WORK TASK: Write the lines below out exactly, dropping each picture.

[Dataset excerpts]
----------

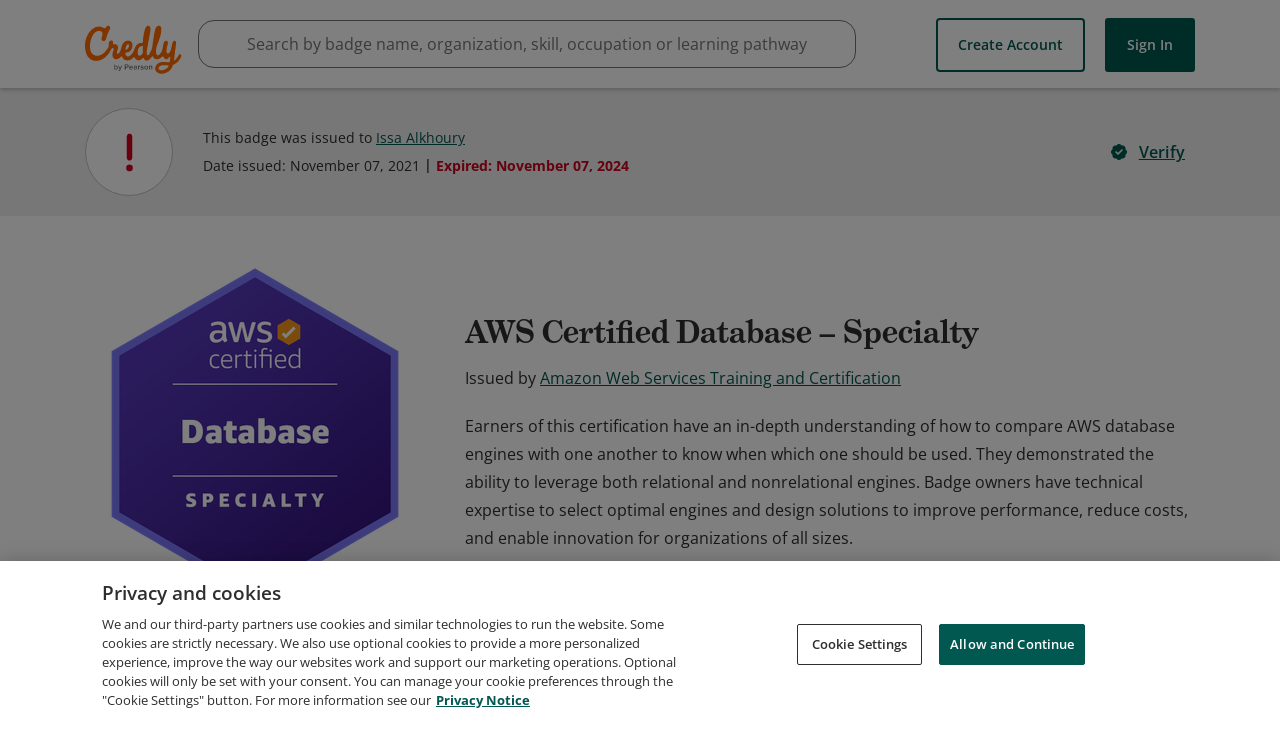

--- FILE ---
content_type: application/javascript
request_url: https://data.pendo.io/data/guide.js/65460ef3-56d0-45a3-7b3b-fe1ec0463054?id=21&jzb=eJx9js1OxCAUhd-F9VAo7TS2K010oYnaxJ9tcwu0kmGgAdpqTN99IMa6c3dzOHzn-0aL8ipYdy9Qg7r27un2uXvtTm37UNf29LhQdEDAuZ1NSBUza31As9Ox_RHC5BtC1nXNuJNCf2XcnkkPYpSelPRIKWcDLoZB4LKuAfdcVLigecWu-rKsQUa21eL9z-AHf5YBBARAza6XTvWPogYzzjDK2JCme3u5nqxXn2jb5X8BaSGmEzhpws3-FqO4mL4zSnJGGGXHiF2k88qaFGcFrbK8m5wVWFm0bRc_l2VR&v=2.306.1_prod-io&ct=1766221803529
body_size: 62
content:
pendo.guidesPayload({"guides":[],"normalizedUrl":"http://www.credly.com/badges/40500c2f-3ffd-499a-bcd6-301628b449ae","lastGuideStepSeen":{"isMultiStep":false,"state":""},"guideWidget":{"enabled":false,"hidePoweredBy":false},"guideCssUrl":"","throttling":{"count":1,"enabled":true,"interval":1,"unit":"Day"},"autoOrdering":[],"globalJsUrl":"","segmentFlags":[],"designerEnabled":false,"features":null,"id":"21","preventCodeInjection":false});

----------

SOLUTION:
--- FILE ---
content_type: application/javascript
request_url: https://data.pendo.io/data/guide.js/65460ef3-56d0-45a3-7b3b-fe1ec0463054?id=21&jzb=eJx9js1OxCAUhd-F9VAo7TS2K010oYnaxJ9tcwu0kmGgAdpqTN99IMa6c3dzOHzn-0aL8ipYdy9Qg7r27un2uXvtTm37UNf29LhQdEDAuZ1NSBUza31As9Ox_RHC5BtC1nXNuJNCf2XcnkkPYpSelPRIKWcDLoZB4LKuAfdcVLigecWu-rKsQUa21eL9z-AHf5YBBARAza6XTvWPogYzzjDK2JCme3u5nqxXn2jb5X8BaSGmEzhpws3-FqO4mL4zSnJGGGXHiF2k88qaFGcFrbK8m5wVWFm0bRc_l2VR&v=2.306.1_prod-io&ct=1766221803529
body_size: 62
content:
pendo.guidesPayload({"guides":[],"normalizedUrl":"http://www.credly.com/badges/40500c2f-3ffd-499a-bcd6-301628b449ae","lastGuideStepSeen":{"isMultiStep":false,"state":""},"guideWidget":{"enabled":false,"hidePoweredBy":false},"guideCssUrl":"","throttling":{"count":1,"enabled":true,"interval":1,"unit":"Day"},"autoOrdering":[],"globalJsUrl":"","segmentFlags":[],"designerEnabled":false,"features":null,"id":"21","preventCodeInjection":false});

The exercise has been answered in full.